I’ve been doing quite a good job of screening out stocks-are-up-stocks-are-down noise of late, which is a good thing, but allow me a small relapse in response to Jim Surowiecki, who talks today about what happened to Citigroup stock this afternoon.
I want to make an obvious point that for some reason really hit home to me today, which is that people’s decisions to buy and sell stocks, and particularly when they decide to buy and sell, are downright peculiar. Let’s take Citigroup, which was down fourteen per cent on the day (oh, is that all?). It got as high as $14.68, but it traded for most of the day between $13.50 and $14 a share. And during that time, the vast majority of Citigroup shareholders could have sold their shares and gotten a price between $13.50 and $14. (I told you this was obvious.) Yet there were literally millions of shares which were not sold at that price that were instead sold, late in the day, for significantly less. People (or programs) that weren’t interested in selling Citigroup shares at $13.50, later decided that they did want to sell them at $12.75, even though, at the lower price, Citigroup’s valuation was more reasonable, its dividend yield was higher, and its upside reward was obviously greater. Usually, in markets, when prices fall, demand rises. But in the stock market, particularly on days like today, lower prices actually lower demand.

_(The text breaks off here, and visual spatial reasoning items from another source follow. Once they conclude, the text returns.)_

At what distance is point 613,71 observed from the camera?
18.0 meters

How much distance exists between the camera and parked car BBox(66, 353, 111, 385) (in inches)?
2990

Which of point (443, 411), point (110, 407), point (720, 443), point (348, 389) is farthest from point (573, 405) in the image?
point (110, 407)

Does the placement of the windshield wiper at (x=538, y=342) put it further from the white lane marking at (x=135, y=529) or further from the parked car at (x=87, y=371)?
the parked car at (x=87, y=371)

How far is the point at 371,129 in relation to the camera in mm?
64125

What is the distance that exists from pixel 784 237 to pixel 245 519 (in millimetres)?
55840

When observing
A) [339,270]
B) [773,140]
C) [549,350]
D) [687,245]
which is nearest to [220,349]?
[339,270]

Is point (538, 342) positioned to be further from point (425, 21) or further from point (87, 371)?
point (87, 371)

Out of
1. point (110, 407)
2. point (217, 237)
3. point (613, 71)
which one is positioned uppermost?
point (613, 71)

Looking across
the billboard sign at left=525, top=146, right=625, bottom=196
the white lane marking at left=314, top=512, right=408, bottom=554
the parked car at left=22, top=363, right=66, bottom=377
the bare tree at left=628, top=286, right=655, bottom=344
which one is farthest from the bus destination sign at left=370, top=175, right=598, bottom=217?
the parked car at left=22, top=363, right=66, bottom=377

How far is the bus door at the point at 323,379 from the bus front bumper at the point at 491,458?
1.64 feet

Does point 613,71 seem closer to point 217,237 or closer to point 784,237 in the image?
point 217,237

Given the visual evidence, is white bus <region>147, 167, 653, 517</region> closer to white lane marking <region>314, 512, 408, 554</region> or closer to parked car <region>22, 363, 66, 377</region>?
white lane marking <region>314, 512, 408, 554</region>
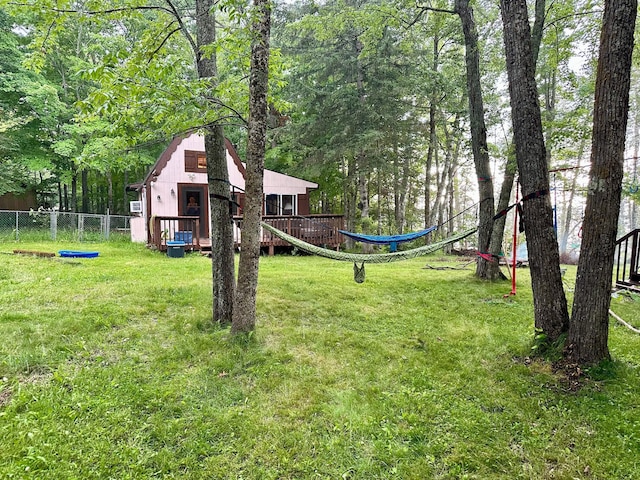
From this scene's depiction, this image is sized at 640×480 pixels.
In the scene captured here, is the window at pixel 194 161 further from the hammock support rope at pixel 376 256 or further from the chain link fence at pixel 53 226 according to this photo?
the hammock support rope at pixel 376 256

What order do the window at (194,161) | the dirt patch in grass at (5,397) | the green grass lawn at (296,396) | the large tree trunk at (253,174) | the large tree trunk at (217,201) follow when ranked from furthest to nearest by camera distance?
1. the window at (194,161)
2. the large tree trunk at (217,201)
3. the large tree trunk at (253,174)
4. the dirt patch in grass at (5,397)
5. the green grass lawn at (296,396)

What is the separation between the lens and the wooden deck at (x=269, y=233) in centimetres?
848

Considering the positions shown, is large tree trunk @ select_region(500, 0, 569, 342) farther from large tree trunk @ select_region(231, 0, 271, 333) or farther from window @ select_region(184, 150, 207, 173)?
window @ select_region(184, 150, 207, 173)

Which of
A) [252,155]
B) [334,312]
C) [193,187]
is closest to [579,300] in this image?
[334,312]

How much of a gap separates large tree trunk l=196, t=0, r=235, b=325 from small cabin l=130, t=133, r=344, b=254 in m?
4.99

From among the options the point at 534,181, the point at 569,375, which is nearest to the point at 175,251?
the point at 534,181

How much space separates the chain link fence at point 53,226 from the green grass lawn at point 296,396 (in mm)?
7018

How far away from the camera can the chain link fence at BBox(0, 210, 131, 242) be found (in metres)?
9.23

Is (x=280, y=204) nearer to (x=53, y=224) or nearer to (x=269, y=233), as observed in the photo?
(x=269, y=233)

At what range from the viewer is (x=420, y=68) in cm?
927

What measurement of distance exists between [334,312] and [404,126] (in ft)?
26.8

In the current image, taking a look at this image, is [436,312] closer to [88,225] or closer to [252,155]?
[252,155]

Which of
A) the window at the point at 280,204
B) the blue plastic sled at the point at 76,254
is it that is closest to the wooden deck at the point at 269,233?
the blue plastic sled at the point at 76,254

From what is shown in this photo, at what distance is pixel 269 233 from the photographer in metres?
9.31
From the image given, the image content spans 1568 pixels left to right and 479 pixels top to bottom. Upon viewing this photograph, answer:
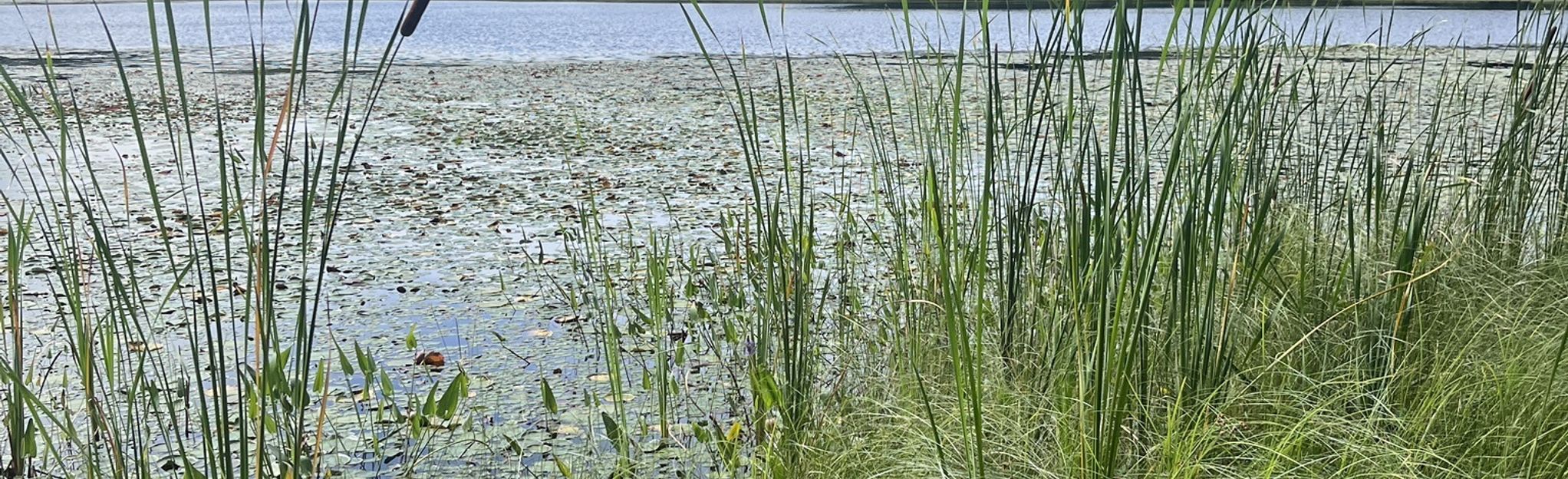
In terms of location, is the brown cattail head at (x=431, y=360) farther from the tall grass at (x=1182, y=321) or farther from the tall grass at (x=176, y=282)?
the tall grass at (x=1182, y=321)

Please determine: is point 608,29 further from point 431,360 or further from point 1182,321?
point 1182,321

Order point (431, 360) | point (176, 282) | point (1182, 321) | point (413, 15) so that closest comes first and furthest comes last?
point (413, 15) < point (176, 282) < point (1182, 321) < point (431, 360)

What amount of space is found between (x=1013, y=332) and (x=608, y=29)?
41.2 ft

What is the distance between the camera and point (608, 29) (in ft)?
45.3

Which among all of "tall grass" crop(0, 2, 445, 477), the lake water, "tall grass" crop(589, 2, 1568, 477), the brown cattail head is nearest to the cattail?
"tall grass" crop(0, 2, 445, 477)

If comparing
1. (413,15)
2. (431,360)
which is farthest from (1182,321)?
(431,360)

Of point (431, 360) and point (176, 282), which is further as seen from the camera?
point (431, 360)

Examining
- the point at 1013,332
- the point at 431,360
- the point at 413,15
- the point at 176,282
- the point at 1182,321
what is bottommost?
the point at 431,360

This is all exactly right. But I’m not sure that Jim’s example was a particularly good one, for two reasons.
Firstly, Citigroup, like all banks, is a confidence game. What’s more, its balance sheet is opaque enough that no one really knows for sure whether it’s solvent or not. (The good news is that it’s too big to fail, but that doesn’t protect shareholders, only bondholders.) And so the Citi share price is an important driver of the Citi share price, in that it is a good proxy for the degree of confidence that the market has in the bank.
Citi’s been insolvent before, during the LDC debt crisis; it had the luxury, then, of working out those problems over a period of years without having to mark its bad loans to market. But now, in the wake of multiple bank failures, everybody’s much more jittery, and would have much more confidence in Citigroup if only it started trading at something near its book value of $18.10 per share. (It’s bad enough that book value has fallen so far, from $25.45 a year earlier.)
When a bank trades substantially below book value, it’s a sign that the market doesn’t trust the bank’s marks, or anticipates very large future losses, and possibly some kind of forced liquidation. And as we’ve all seen, the mere anticipation of a forced liquidation, in this market, can be enough to bring one about. Citi is trading in distressed territory, and that means investors are quite rationally liable to exit at any sign of severe market jitters.
And secondly, Citi’s balance sheet hasn’t shrunk much over this crisis, partly because the bank had to take on board its SIVs. In other words, Citi is still more or less the same size, with about $2 trillion of assets, as it was a year ago, when its shares were $20 more expensive.
Today, Citi’s stock price ranged between $12.48 and $14.60 per share — a difference of $2.12, or 17% of the lowest price. That’s a much bigger percentage amount than it is a dollar amount. If Citi, a year ago, had a day when it ranged between $32.48 and $34.60 per share, the dollar amount would have been exactly the same, and the move in market capitalization would have been exactly the same, on a bank of pretty much the same size. But the percentage move in the share price would have been not 17% but 6.5%.
To put it a different way, it’s impossible to value any company the size of Citi to within 75 cents per share. When Citi was trading at over $30, a fall of 75 cents was not such a big deal; today, however, it looks much more important, just because the denominator has come down so far. But the truth is a that a move from $13.50 to $12.75 shouldn’t mean much more than a move from $33.50 to $32.75. A $1 move in the share price corresponds to a change of $5.5 billion in market capitalization, or just one quarter of one percent of Citigroup’s asset base. It’s small, even if in percentage terms it looks big. That’s why leverage is so dangerous.